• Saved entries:
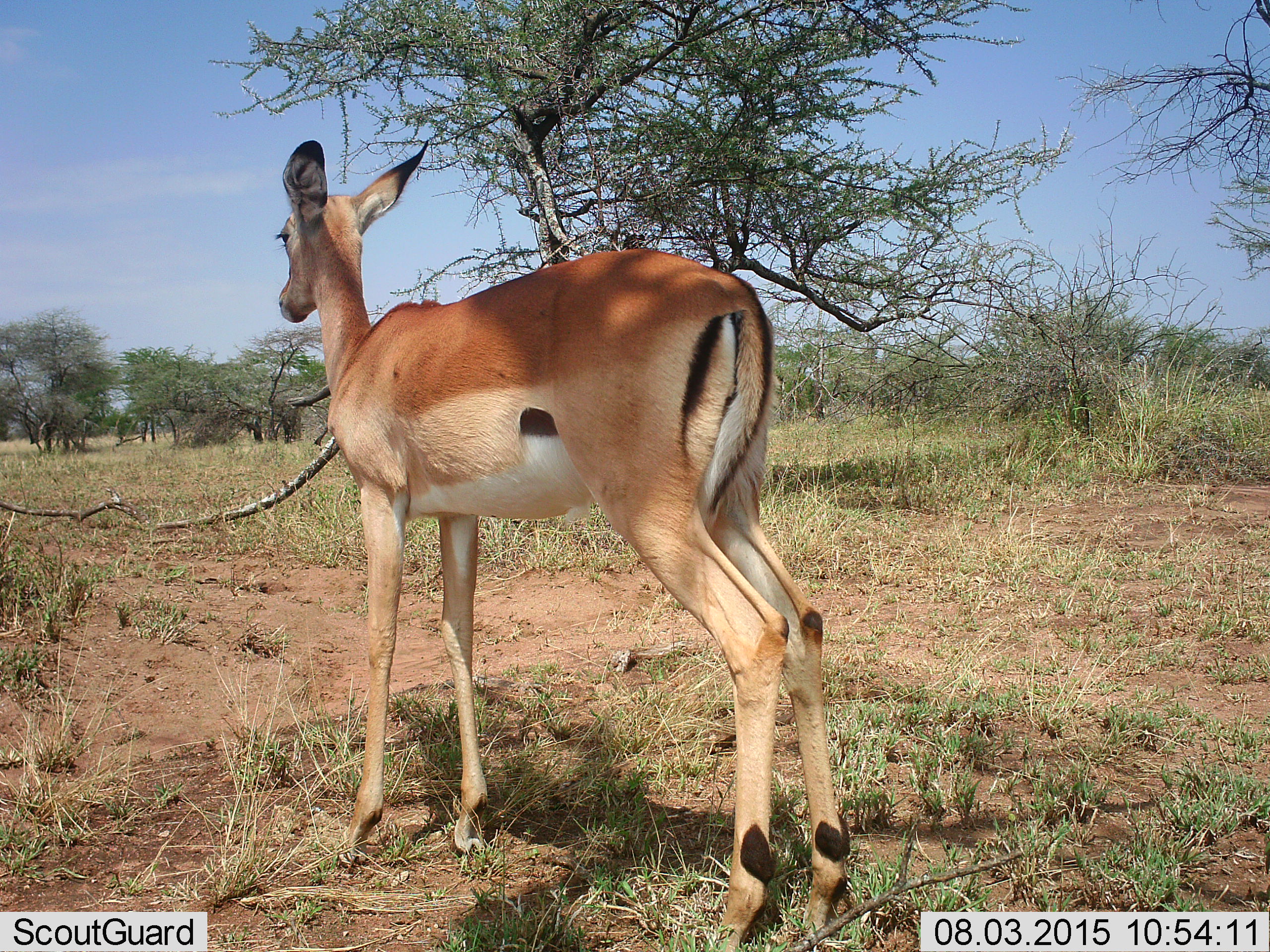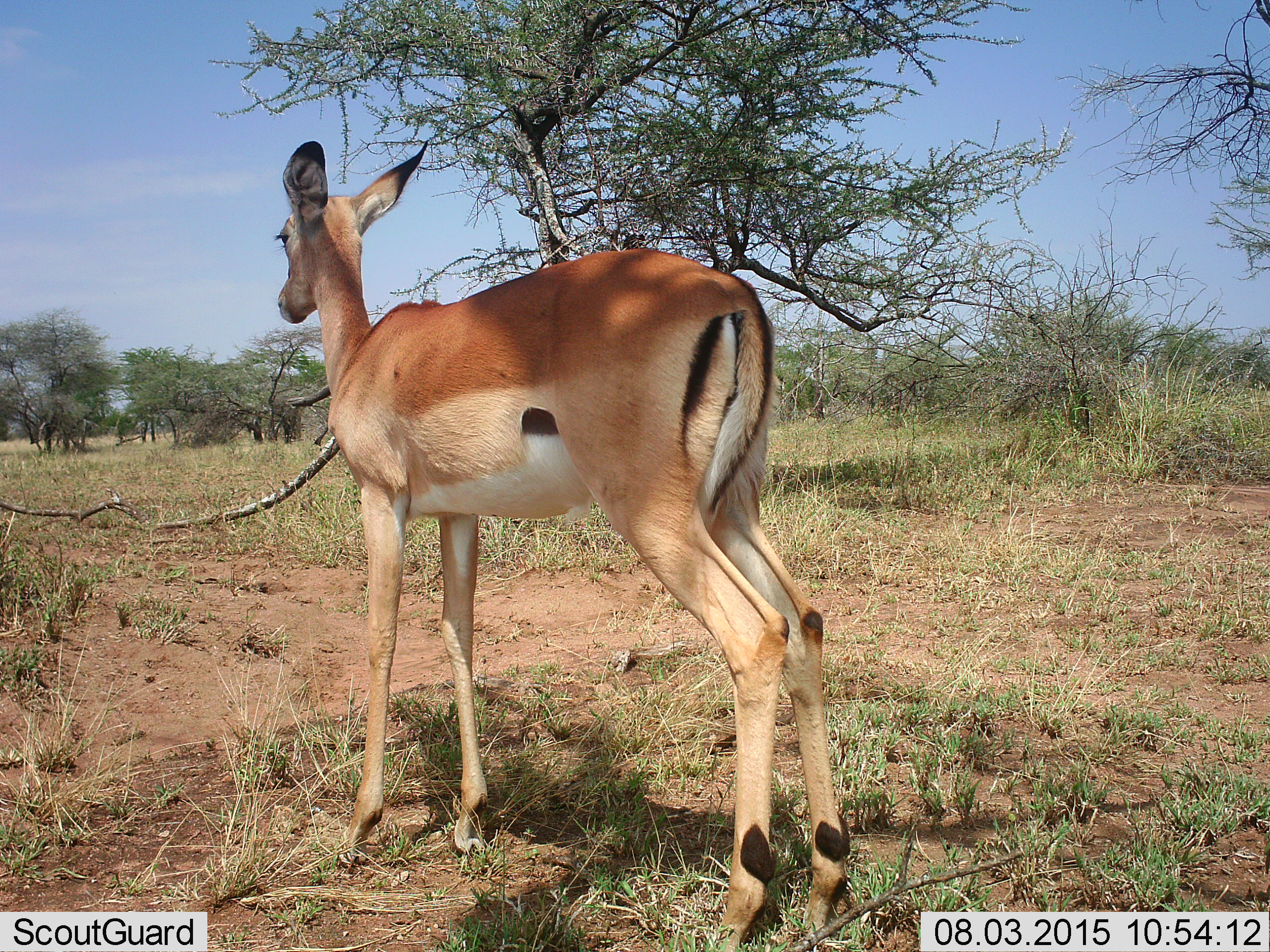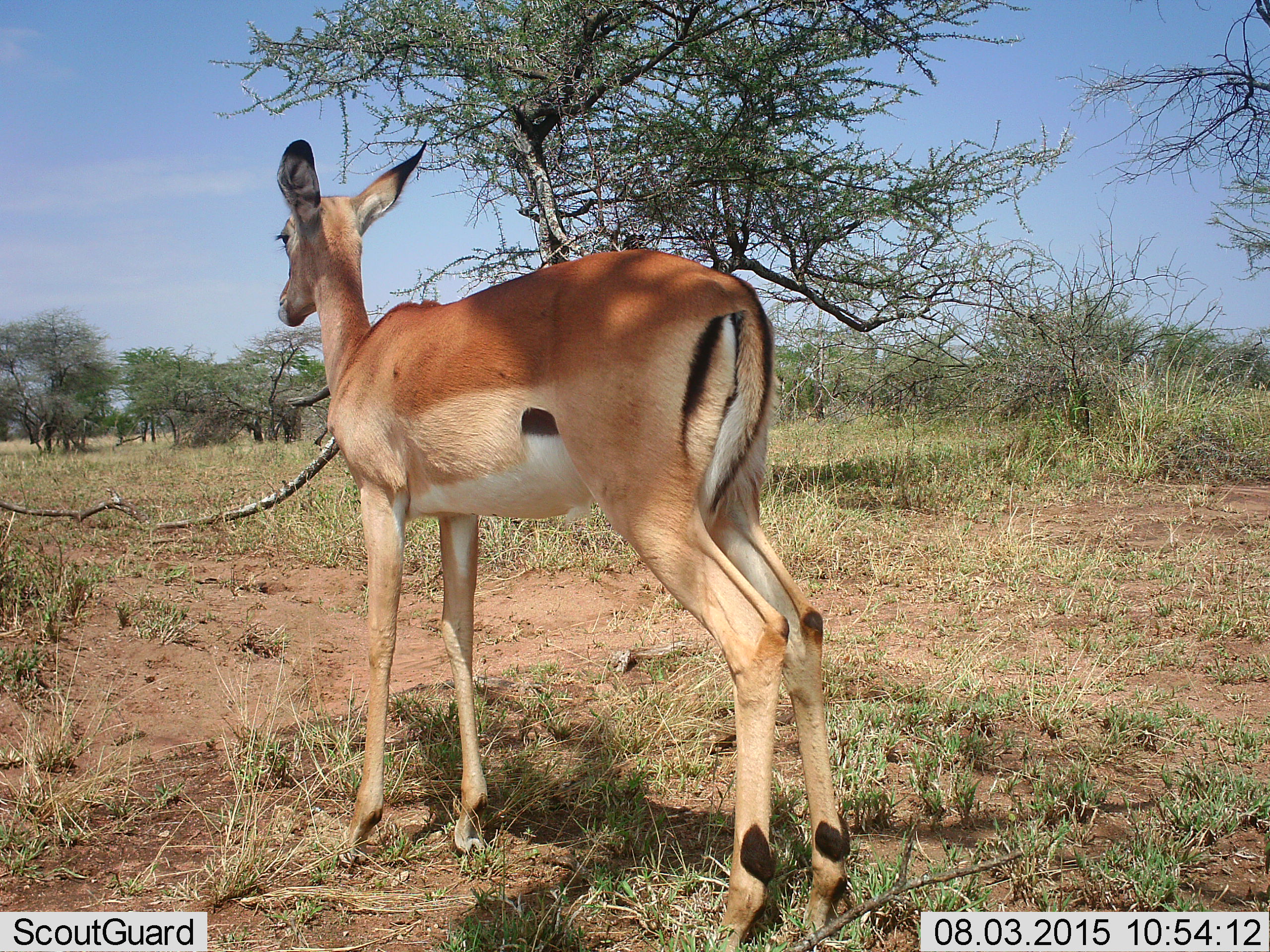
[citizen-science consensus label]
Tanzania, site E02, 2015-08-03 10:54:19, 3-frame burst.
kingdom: Animalia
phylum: Chordata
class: Mammalia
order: Artiodactyla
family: Bovidae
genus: Nanger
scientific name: Nanger granti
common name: grant's gazelle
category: gazellegrants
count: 1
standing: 100%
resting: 0%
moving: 0%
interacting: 0%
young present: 0%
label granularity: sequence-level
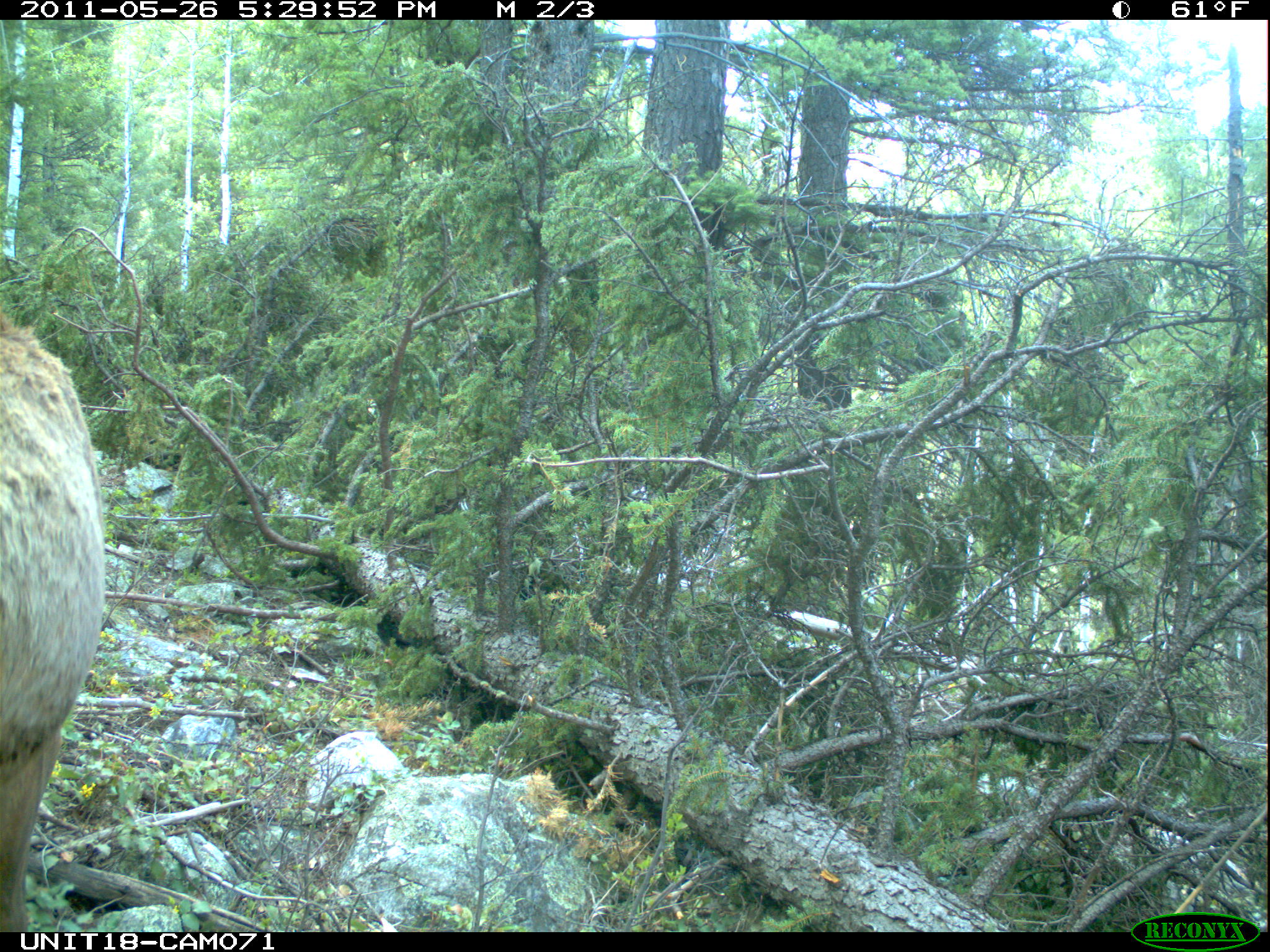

• What to do: The number of lines in the data that hold "label" must be the entire answer.

• Task response: 2